== Extract

# Light Handlebars, Stem, Seatpost? Recommendations please!



## sdirep (Jan 28, 2009)

So ive been struck with the upgrade bug and would like to start searching for a light handlebar, stem, and seatpost. I recently bought some new zipp 404s/cassette and was expecting it to be lighter than my previous stuff but my bike is actually a bit heavier. Luckily they are more aero and stiffer than my previous wheelset (shimano ultegras) so i dont feel a difference other than I climb better and conserve more energy on flats. Now its time for me to make this bike lighter. Its a 2009 tarmac expert with all stock parts except the wheels. I know the original gruppo which is shimano ultegra sl 6600 is prolly the heavy part of it but i would like to change the handlebars, stem, and seatpost. Any recommendations with the most bang for my buck? Prefer carbon but open to anything. Thanks


----------



## Camilo (Jun 23, 2007)

The Performance Forte line of carbon seat posts and alloy stems is an incredible bang/buck as far as weight goes, and they work well. The weights posted on the website are accurate.

You can also find good prices on Syntace and Ritchie WCS stems on ebay which are excellent stems.

Absolutely forget about carbon stems., and generally true for carbon seat posts too, except the forte carbon seat post is very light and very cheap.

Bars- high quality aluminum bars are always best ban/buck, and can easily be had for <$100, usually <$75


----------



## been200mph (May 28, 2004)

ITM has reasonably light stems and bars. I use The Bar and a Millenium stem and have been very happy with them.


----------



## woodys737 (Dec 31, 2005)

There are many other options that are just as good or better (ITM, 3T, Deda), however, I've had great experience (durability and value) with Ritchey and Easton.

Bars: Easton EC90 carbon 40c-c is 205g. I found one for $100 new on RBR classifieds and $60 used on ebay. I wouldn't ride used carbon bars, but that's just from experience. I wouldn't recommend a friend buy used carbon bars either. YMMV. Best bang for the buck would have to be a Ritchey WCS aluminum bar or something comparable. The Ritchey was roughly the same weight as carbon and around $50-$60 new on ebay. IIRC, my 42's weighed around 220g. You can find them for less used.

====

**Exercise instructions**
1. Please list the usernames of everyone who posts in the thread on light handlebars, stems, and seatposts.
2. Carry on the thread on light handlebars, stems, and seatposts, picking up right after its final sentence.

== Given data

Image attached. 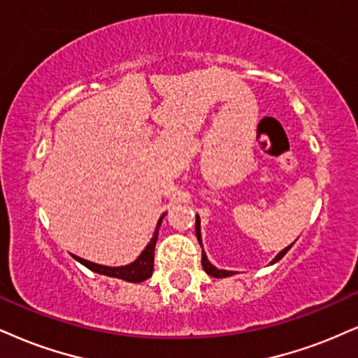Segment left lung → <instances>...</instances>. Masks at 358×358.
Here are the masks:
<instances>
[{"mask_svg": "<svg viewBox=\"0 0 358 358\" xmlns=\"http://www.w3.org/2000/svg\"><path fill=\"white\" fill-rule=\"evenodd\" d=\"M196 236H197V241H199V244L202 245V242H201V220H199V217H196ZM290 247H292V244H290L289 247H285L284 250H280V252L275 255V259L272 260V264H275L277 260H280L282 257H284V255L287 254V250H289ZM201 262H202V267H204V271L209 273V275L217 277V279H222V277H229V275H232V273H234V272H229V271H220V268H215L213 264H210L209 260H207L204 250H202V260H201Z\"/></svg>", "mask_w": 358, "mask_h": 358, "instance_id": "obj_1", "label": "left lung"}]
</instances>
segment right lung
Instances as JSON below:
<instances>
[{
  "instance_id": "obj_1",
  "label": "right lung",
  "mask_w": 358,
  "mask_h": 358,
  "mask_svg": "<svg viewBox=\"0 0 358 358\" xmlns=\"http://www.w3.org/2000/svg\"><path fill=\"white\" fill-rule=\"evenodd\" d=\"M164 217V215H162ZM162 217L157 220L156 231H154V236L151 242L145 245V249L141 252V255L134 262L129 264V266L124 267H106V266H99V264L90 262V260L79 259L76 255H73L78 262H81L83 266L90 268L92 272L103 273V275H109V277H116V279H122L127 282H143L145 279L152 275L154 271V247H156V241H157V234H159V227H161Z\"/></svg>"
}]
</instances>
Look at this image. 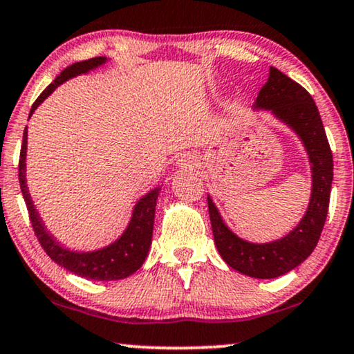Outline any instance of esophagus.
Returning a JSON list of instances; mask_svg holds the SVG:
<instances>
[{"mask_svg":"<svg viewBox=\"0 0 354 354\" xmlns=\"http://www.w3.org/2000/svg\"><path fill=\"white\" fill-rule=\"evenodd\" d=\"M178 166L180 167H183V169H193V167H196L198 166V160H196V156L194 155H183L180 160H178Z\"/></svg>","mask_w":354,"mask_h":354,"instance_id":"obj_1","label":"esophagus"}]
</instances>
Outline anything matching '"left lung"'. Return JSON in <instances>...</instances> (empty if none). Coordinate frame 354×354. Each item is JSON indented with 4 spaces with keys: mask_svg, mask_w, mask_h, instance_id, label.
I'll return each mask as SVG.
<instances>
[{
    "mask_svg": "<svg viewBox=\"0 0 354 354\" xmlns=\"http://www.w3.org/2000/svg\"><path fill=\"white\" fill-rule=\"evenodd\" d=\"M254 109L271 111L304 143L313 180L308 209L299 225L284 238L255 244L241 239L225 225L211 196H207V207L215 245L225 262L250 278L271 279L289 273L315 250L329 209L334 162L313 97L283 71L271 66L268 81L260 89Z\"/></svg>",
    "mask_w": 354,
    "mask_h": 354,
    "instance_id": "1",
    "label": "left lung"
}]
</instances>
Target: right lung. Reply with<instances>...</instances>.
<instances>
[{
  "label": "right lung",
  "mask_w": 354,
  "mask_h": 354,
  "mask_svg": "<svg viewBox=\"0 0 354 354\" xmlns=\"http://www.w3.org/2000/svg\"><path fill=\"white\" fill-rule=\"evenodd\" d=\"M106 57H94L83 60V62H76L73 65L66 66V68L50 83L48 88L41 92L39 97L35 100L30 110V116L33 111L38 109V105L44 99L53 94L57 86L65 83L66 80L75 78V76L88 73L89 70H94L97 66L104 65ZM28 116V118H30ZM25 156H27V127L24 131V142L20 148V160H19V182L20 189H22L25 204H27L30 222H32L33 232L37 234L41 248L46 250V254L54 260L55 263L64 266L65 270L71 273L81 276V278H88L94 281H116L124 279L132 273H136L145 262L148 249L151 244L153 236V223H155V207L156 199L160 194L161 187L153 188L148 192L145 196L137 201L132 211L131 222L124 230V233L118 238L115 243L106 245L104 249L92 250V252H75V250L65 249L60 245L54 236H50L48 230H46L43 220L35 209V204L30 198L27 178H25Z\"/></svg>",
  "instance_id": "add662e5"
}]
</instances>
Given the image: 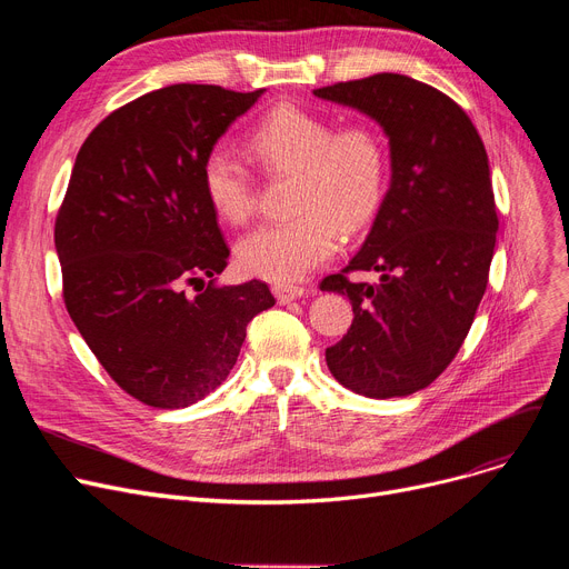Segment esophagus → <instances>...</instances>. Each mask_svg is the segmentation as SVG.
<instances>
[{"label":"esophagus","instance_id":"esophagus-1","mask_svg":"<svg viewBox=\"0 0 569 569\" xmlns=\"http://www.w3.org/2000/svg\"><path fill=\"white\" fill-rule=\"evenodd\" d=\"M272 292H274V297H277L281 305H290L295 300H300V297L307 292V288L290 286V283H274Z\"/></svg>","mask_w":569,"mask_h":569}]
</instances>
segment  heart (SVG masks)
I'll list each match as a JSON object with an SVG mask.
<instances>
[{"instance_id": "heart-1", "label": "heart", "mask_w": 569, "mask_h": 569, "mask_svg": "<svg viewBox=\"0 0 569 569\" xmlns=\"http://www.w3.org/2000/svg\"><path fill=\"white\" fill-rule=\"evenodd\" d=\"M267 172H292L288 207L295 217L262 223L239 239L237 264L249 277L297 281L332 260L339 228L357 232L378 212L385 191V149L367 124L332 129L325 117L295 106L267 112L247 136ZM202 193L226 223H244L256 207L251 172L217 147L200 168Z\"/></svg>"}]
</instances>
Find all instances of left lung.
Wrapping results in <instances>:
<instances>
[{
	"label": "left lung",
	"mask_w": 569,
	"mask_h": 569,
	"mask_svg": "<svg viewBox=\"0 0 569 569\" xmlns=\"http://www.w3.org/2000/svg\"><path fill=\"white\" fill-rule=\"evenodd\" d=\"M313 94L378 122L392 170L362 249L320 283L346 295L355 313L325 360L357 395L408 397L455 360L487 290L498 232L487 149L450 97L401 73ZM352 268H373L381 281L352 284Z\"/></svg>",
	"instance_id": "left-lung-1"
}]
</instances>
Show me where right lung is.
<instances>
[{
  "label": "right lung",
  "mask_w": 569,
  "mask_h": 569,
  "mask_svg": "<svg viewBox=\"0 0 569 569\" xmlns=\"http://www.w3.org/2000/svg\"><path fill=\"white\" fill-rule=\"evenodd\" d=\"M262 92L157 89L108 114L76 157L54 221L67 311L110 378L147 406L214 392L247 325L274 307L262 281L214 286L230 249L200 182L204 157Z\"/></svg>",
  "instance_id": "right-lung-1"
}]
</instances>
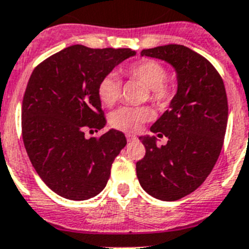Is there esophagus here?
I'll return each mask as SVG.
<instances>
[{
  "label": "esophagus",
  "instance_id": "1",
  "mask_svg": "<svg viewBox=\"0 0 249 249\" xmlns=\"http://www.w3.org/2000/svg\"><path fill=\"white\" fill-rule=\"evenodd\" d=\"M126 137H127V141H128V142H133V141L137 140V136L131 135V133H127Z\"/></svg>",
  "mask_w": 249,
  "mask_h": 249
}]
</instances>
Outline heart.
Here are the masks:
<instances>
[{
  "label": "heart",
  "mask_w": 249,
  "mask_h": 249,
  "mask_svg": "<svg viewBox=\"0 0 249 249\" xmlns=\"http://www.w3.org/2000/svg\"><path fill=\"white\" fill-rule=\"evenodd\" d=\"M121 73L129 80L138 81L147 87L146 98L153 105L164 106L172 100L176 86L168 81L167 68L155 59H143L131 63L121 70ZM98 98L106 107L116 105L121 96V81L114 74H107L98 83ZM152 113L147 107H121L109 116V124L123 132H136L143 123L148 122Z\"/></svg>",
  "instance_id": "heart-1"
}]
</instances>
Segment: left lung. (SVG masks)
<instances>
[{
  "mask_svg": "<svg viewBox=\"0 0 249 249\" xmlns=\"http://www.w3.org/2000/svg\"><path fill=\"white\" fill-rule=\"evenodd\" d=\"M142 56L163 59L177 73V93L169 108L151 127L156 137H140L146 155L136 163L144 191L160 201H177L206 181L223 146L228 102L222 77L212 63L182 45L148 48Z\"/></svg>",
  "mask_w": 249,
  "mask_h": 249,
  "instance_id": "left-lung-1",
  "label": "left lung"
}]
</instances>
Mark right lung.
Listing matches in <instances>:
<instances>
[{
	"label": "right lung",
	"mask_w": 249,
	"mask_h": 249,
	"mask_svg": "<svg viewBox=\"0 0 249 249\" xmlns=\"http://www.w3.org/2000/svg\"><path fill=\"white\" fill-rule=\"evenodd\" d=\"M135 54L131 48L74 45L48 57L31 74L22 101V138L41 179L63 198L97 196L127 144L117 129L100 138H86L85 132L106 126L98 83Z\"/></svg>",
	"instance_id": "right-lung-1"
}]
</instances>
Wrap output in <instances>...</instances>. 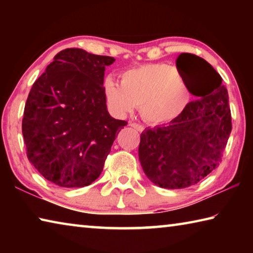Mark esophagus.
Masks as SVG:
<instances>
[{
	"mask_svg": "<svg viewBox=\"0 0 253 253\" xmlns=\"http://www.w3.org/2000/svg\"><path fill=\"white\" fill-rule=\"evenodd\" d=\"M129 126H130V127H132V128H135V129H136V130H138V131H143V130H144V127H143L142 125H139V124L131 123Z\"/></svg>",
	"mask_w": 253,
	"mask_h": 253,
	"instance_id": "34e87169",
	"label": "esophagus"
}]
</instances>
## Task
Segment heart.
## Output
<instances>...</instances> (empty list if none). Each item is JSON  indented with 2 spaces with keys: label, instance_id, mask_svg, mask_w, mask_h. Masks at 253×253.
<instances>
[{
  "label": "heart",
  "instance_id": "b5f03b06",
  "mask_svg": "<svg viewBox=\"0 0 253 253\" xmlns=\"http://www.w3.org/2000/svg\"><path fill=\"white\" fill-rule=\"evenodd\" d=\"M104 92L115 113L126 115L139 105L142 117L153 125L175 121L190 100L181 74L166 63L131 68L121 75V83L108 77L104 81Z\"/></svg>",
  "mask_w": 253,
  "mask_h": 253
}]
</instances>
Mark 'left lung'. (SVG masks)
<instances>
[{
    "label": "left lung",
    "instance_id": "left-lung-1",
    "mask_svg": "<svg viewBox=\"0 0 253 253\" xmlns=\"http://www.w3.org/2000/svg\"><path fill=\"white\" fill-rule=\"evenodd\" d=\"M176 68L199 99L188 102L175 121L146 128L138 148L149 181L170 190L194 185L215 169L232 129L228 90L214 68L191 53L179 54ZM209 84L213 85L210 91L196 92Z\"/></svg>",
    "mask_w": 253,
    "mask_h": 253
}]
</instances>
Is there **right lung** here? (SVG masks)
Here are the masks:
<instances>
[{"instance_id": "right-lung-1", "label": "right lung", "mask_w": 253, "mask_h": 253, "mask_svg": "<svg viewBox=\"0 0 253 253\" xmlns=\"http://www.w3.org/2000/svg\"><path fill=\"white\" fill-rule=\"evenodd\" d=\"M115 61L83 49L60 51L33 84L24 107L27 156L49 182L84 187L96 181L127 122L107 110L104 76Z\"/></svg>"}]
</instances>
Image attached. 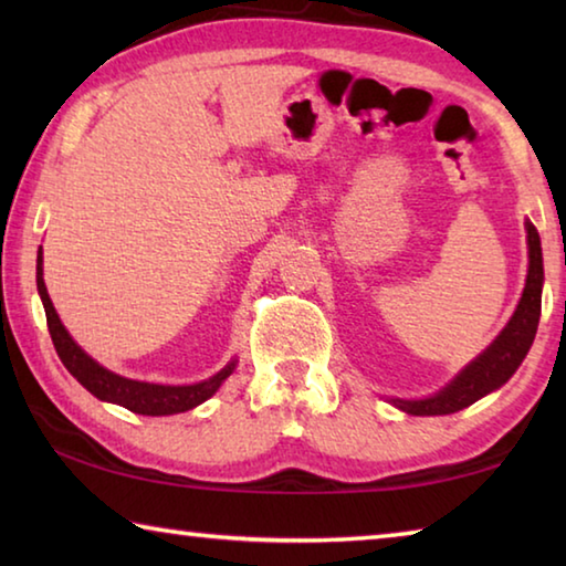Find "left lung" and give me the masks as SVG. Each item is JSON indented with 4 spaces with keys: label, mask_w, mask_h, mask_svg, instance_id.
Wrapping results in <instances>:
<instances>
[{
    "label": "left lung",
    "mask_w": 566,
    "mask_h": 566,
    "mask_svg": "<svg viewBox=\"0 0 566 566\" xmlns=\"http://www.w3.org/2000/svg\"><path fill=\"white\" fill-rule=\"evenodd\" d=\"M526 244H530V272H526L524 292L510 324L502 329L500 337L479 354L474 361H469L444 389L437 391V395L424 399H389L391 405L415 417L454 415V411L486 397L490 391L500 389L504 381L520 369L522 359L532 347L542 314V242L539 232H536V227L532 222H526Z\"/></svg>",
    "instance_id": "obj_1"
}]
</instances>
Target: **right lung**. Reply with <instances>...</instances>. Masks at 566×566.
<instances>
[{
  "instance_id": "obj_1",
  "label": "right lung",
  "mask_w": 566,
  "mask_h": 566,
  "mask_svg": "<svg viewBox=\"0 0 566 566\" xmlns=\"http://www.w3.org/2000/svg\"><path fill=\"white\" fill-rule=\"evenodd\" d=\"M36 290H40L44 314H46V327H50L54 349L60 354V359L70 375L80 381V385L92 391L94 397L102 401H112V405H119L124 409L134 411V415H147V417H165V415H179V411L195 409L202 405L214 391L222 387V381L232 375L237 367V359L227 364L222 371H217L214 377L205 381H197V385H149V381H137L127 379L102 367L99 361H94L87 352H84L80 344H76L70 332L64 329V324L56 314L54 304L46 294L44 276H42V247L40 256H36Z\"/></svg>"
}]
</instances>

====

**Expected results**
1. sdirep, Camilo, been200mph, woodys737

2.
Stems: Carbon stems won't save much if any weight. Ritchey WCS 4-axis is solid and can be found for $60 new and less used. 110mm OS was 135g. You'll pay more for the "wet" series so avoid those unless you want to pay for the look. Best bang for the buck would have to be the Ritchey Pro 4-axis. I think mine (110mm/OS) was around 30g more than the WCS but, $20 new. 

Posts: Ritchey WCS 2 bolt carbon post and Easton EC90 2 bolt carbon post both 31.6x300mm weigh around 200g. I found an EC90 for $50 used and the Ritchey came with the bike...Aluminum posts are much cheaper and probably 80-90g heavier for the same size post than carbon.


----------



## laffeaux (Dec 12, 2001)

woodys737 said:


> Posts: Ritchey WCS 2 bolt carbon post and Easton EC90 2 bolt carbon post both 31.6x300mm weigh around 200g. I found an EC90 for $50 used and the Ritchey came with the bike...Aluminum posts are much cheaper and probably 80-90g heavier for the same size post than carbon.


Light carbon posts are very expensive. Reasonable prices ones aren't super light. A standard Thomson Elite aluminum post in 31.6x287 is 194g and sells for around $70 new. The Thomson Masterpiece is even lighter but comes in a limited number of sizes. Unless you're willing to spend a lot of money on a carbon seat post, you're likely to find that aluminum posts are lighter for the same or less money.

The same is true for stems. I've used Rithcey WCS and 3T ARX Team aluminum stems. Unless price is no object, you'll not find carbon stems that are lighter.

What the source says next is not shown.